The decline of BlackBerry Ltd.'s handset business makes it extraordinarily difficult to put a price tag on the company, but Prem Watsa appears confident that his group's offer of $9 (U.S.) a share represents fair value for the smartphone maker.

Mr. Watsa, head of Fairfax Financial Holdings Ltd., used to serve on BlackBerry's board, so his estimate of the company's worth is based on an intimate knowledge of its balance sheet and prospects.

However, it's a valuation that seems to depend heavily on the Waterloo, Ont.-based company's patent portfolio and service businesses – both of which could hide surprises.

Mr. Watsa is unlikely to be putting much weight on the company's handset sales, which represented 60 per cent of its revenue during the last fiscal year.

BlackBerry's share of the global smartphone market is now less than 3 per cent, while its new Z10 and Q10 devices have been met with widespread apathy. As a result, most analysts assign little, if any, value to the handset operations.

On a brighter note, BlackBerry is now sitting on $2.8-billion in cash, which is equal to $5 per share. That provides a good head start on the $9-a-share takeout price, although there are substantial costs ahead for employee severance and other restructuring.

And then there is BlackBerry's patent portfolio, which Scotia Capital Inc. analyst Gus Papageorgiou believes is worth $4.25 per share. If a buyer were able to sell the patents for that amount, and combine the proceeds with BlackBerry's cash hoard, the $9-a-share takeout price would be fully covered.

But the value of patents can't be pinpointed until they're actually sold. Also, any potential break-up of the company would create problems about which patent goes with which business. So Fairfax would presumably want to pay less than the theoretical value of the BlackBerry's intellectual property.

The part of BlackBerry that appears to have the most potential as a sustainable business is its services arm, which operates the company's secure network. Last year, the services unit accounted for $4-billion or 35 per cent of the company's revenue.

Mr. Papageorgiou believes that by supporting Android and Apple devices, and by expanding into the health care and automotive sectors, Blackberry's network services business could grow by 50 per cent in coming years, to almost $6-billion in revenue.
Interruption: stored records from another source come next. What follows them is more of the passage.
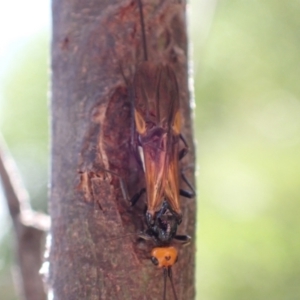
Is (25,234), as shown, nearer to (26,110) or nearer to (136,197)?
(136,197)

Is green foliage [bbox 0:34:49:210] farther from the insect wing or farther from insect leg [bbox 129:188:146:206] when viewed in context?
insect leg [bbox 129:188:146:206]

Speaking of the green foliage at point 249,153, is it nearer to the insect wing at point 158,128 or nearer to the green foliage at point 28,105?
the green foliage at point 28,105

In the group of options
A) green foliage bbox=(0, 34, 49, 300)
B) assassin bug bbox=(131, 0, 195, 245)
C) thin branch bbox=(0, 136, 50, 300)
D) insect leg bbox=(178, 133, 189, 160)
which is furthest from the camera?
green foliage bbox=(0, 34, 49, 300)

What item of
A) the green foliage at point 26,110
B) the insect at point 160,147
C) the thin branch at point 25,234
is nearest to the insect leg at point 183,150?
the insect at point 160,147

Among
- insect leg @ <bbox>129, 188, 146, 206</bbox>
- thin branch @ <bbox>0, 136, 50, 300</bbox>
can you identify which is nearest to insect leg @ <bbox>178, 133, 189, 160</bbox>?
insect leg @ <bbox>129, 188, 146, 206</bbox>

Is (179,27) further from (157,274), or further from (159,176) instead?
(157,274)

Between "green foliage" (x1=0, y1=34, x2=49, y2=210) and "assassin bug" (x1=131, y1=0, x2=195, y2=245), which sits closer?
"assassin bug" (x1=131, y1=0, x2=195, y2=245)

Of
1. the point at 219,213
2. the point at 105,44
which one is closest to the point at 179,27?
the point at 105,44

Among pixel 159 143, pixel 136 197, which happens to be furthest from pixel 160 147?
pixel 136 197
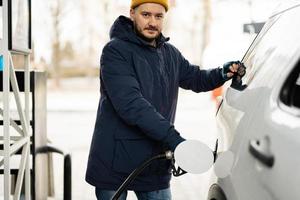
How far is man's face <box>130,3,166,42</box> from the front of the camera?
246 cm

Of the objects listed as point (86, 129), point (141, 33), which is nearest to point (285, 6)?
point (141, 33)

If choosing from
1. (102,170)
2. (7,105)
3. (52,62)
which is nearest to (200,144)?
(102,170)

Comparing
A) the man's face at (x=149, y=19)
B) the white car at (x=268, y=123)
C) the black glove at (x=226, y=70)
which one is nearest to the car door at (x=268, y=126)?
the white car at (x=268, y=123)

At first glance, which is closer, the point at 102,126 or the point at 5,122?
the point at 102,126

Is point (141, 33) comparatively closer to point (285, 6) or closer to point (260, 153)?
point (285, 6)

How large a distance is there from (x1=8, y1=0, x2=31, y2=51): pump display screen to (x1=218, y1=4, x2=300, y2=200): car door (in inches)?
61.1

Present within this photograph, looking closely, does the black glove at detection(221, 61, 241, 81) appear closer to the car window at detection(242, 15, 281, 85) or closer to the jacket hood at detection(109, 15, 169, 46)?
the car window at detection(242, 15, 281, 85)

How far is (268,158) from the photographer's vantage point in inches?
55.9

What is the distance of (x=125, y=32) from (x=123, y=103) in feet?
1.24

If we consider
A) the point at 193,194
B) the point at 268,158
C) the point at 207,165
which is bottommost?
the point at 193,194

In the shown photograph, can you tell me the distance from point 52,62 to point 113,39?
24.6 m

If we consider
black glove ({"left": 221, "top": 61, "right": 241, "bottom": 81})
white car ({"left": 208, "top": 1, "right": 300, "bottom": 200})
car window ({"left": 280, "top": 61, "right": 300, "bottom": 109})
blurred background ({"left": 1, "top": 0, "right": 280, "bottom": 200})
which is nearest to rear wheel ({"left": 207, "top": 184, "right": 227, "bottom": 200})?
white car ({"left": 208, "top": 1, "right": 300, "bottom": 200})

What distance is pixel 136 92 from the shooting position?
2.34 metres

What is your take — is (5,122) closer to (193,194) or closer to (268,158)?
(268,158)
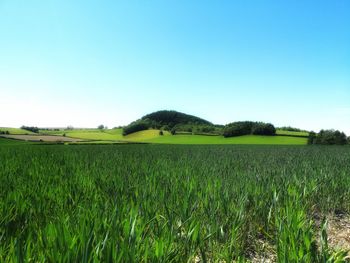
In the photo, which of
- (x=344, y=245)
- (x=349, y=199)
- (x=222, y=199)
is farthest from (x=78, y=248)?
(x=349, y=199)

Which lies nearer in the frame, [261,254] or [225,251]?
[225,251]

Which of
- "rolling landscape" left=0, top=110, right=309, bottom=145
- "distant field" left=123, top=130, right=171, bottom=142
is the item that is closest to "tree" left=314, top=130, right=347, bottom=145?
"rolling landscape" left=0, top=110, right=309, bottom=145

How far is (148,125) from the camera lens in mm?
100375

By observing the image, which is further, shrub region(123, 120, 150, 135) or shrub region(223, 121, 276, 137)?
shrub region(123, 120, 150, 135)

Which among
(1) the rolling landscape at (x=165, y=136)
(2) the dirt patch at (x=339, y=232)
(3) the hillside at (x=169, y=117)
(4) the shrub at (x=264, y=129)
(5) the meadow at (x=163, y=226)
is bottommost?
(2) the dirt patch at (x=339, y=232)

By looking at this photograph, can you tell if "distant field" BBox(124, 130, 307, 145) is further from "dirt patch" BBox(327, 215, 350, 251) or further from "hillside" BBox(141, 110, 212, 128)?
"dirt patch" BBox(327, 215, 350, 251)

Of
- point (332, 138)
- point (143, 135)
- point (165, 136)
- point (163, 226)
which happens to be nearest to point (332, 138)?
point (332, 138)

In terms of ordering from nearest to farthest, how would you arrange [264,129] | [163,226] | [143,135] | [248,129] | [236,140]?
[163,226] < [236,140] < [264,129] < [248,129] < [143,135]

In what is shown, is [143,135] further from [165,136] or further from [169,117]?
[169,117]

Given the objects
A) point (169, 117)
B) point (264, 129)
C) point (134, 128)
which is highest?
point (169, 117)

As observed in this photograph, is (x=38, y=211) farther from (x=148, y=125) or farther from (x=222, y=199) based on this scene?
(x=148, y=125)

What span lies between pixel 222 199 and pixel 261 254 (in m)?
0.88

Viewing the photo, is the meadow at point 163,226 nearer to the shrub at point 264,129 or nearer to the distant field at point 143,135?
the shrub at point 264,129

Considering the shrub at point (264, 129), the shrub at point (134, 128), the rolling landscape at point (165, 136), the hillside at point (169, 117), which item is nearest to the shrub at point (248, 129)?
the shrub at point (264, 129)
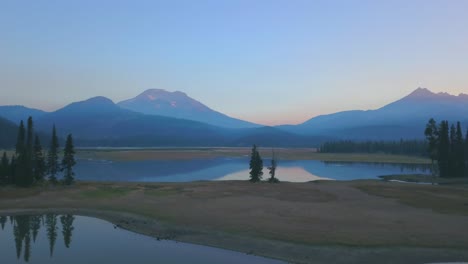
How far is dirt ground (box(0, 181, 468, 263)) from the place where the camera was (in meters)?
31.6

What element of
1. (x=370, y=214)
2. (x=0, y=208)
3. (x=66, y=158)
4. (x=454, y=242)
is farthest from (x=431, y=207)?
(x=66, y=158)

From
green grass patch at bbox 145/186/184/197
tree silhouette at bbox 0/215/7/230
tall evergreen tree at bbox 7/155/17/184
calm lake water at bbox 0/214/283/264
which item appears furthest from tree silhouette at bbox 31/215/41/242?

However, that revenue can't be guaranteed. So a significant discount should be applied to reflect the risk of actually winning customers and implementing the services.

Choosing the right discount method is more art than science, but if a buyer were to assume that it could maintain existing margins, the rising services revenue would increase profits by about $500-million in the next few years and add somewhere in the neighbourhood of $1 per share to the company's value.

The wild card is the Blackberry Messenger service. At the moment, it generates neither subscription or advertising revenue. But if a buyer were to find a way to use BBM as an advertising platform, much like Twitter, without alienating users, the service would be worth a lot of money. However, putting a value on potential is difficult.

Of course, Mr. Watsa may believe that the handset business can be revived, which changes the takeout math substantially.

For now, though, it seems more likely that cash, patents, network services revenue and the Blackberry Messenger application are at the heart of the value he's putting on the company.